Continue the note on installing xdebug with pecl on RHEL 5.2 from the point where it stops.

● **Source excerpt**:
■ ■ ■ ■ ■

The default RHEL 5.2 installation does not come with xdebug as part of any of the php RPMs. A quick look around the Net also provided no real RPM candidates that I could use on this system so I had to fall back to using the package management tools (pecl and pear) provided by php.

$ sudo pecl install xdebug
downloading xdebug-2.0.3.tgz ...
Starting to download xdebug-2.0.3.tgz (286,325 bytes)
...........................................................done: 286,325 bytes
66 source files, building
running: phpize
Configuring for:
PHP Api Version:         20041225
Zend Module Api No:      20060613
Zend Extension Api No:   220060519
/usr/bin/phpize: /tmp/pear/download/xdebug-2.0.3/build/shtool: /bin/sh: bad interpreter: Permission denied
Cannot find autoconf. Please check your autoconf installation and the $PHP_AUTOCONF
environment variable is set correctly and then rerun this script.

■ ■ ■ ■ ■

● **Data provided**:
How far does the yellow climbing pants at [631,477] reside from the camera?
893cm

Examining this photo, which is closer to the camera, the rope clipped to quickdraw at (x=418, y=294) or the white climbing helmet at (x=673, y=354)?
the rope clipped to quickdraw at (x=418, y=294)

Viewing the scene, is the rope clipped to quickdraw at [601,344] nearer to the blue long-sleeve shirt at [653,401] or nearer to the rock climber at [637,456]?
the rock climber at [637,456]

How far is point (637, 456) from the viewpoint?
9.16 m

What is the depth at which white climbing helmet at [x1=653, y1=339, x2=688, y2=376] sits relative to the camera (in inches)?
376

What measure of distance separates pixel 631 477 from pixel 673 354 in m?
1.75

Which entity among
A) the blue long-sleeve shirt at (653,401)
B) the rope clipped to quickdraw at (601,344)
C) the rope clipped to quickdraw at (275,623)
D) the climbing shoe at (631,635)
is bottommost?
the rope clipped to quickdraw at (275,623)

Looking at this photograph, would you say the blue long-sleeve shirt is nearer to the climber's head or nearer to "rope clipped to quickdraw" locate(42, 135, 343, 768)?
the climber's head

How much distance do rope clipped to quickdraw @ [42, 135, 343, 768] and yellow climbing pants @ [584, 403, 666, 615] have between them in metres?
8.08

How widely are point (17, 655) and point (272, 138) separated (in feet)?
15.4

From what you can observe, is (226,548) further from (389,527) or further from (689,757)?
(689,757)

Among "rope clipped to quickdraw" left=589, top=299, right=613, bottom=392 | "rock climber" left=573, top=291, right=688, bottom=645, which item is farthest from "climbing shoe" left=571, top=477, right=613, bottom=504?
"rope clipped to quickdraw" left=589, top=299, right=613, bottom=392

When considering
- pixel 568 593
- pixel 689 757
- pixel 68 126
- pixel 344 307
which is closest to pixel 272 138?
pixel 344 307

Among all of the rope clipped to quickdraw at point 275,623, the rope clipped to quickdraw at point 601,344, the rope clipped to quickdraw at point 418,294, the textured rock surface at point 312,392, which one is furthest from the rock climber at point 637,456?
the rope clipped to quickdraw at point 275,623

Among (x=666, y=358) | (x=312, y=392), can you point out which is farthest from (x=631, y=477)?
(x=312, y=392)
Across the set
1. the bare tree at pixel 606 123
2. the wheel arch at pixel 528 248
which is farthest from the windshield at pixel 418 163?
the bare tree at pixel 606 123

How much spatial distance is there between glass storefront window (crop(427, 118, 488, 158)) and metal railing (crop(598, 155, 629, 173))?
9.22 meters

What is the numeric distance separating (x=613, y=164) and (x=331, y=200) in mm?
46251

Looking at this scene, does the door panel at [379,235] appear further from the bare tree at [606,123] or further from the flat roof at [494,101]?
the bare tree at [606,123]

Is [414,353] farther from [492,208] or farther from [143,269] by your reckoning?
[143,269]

■ ■ ■ ■ ■

● **The answer**:
ERROR: `phpize' failed

Yep, loving it already!

Why on earth am I not able to invoke /bin/sh (as can be seen by the ‘/bin/sh: bad interpreter: Permission denied’ error above)? Let’s see if root can actually run the shell interpreter:

$ sudo /bin/sh
sh-3.2# exit

OK, everything looks good. Why is it breaking when we’re trying to run the interpreter from /tmp/pear/download/xdebug-2.0.3/build/shtool?

Back to basics

Perhaps this has something to do with where we’re trying to run it from and the user we’re doing the installation as (root) seems to be capable of running the interpreter but not from the shtool script for some reason.

$ ls -ld /tmp/
drwxrwxrwt 17 root root 4096 Jun 18 07:41 /tmp/

Obviously _not_ a permissions issue.

$ grep tmp /etc/fstab
/dev/sda2     /tmp    ext3    defaults,nosuid,nodev,noexec    1 2

Ah, there you are! /tmp is mounted with a ‘noexec’ flag so that’s what’s causing the execution to fail when we try to install xdebug via pecl. No problem, I’ll just set pecl to use /var/tmp instead … oh, wait, on RHEL systems /var/tmp is just a symlink to /tmp.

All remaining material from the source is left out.